As could be expected in an article like this, it makes a bold statement (which is ultimately true) using some over-dramatization that will irk people the wrong way. Comparing cobalt to MV photons is like apples to oranges - yes cobalt will work the same but we don't need an RCT when there is a minimal cost difference and there is a significant throughput benefit. The article does not talk about the benefits of radiation over time and makes it seem like we're working in the stone age.
However, the overall point - that industry and the financial incentive to treat has too much pull in radiation oncology is true. As a field, our ability to treat has long outpaced our evidence of whether or not we should treat. There are several examples where "doing more" is not necessarily better in medicine (a great read is Ending Medical Reversal).
With the exception of pediatric, skull base or reirradiation near a critical OAR, I believe we should not be using protons off-study (preferably a randomized study at that). Protons should not -ever- be used in prostate cancer (and it is ridiculous the NCCN tip-toes around this basically saying there is 'no harm' so go ahead and use protons).
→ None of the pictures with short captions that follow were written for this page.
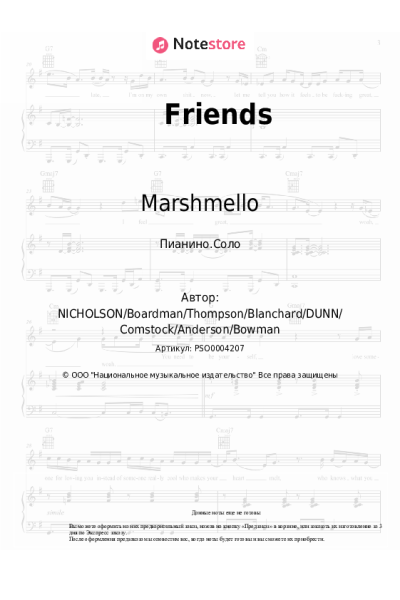 Ноты, аккорды Anne-Marie, Marshmello - Friends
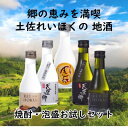 【ふるさと納税】郷の恵みを満喫！土佐れいほくの地酒　焼酎・泡盛お試しセット　【お酒・酒・焼酎・泡盛・土佐れいほく・お試し・セット・米焼酎・白米・玄米】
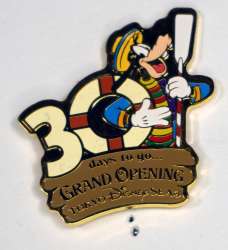30 Days until Grand Opening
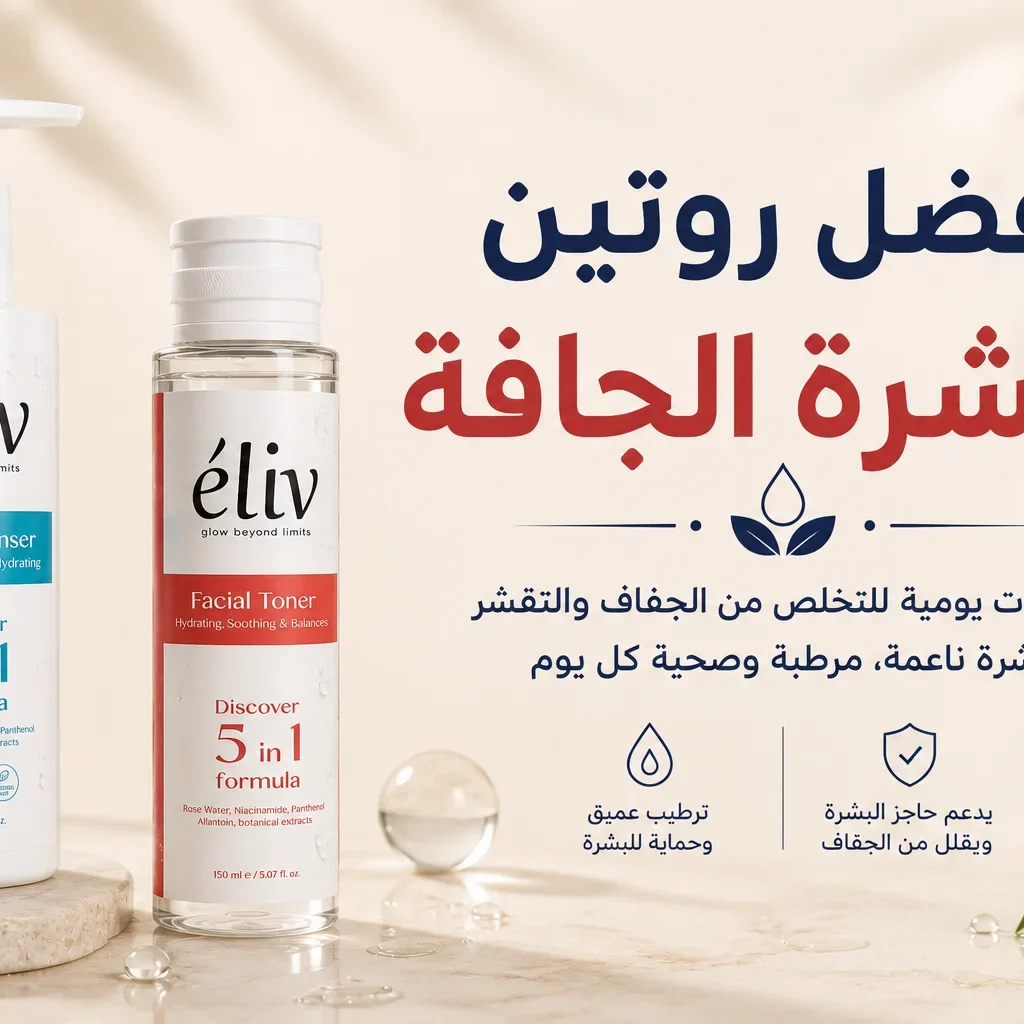 افضل روتين للبشرة الجافة 7 خطوات لبشرة أكثر نعومة وترطيبًا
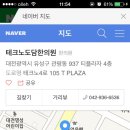 테크노도담한의원 네이버블로그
The explosion of proton facilities around the world is unfounded. Financial toxicity is real and we should be incentivized to produce 'good' results not only for the patient but society as a whole. For example, I would go a step further that we should not be treating 5+ brain mets with stereo (until we have evidence), nor should we still be treating low/intermediate risk prostates with 40+ fractions or treating standard breast tangents with 25 fractions when 16 will do.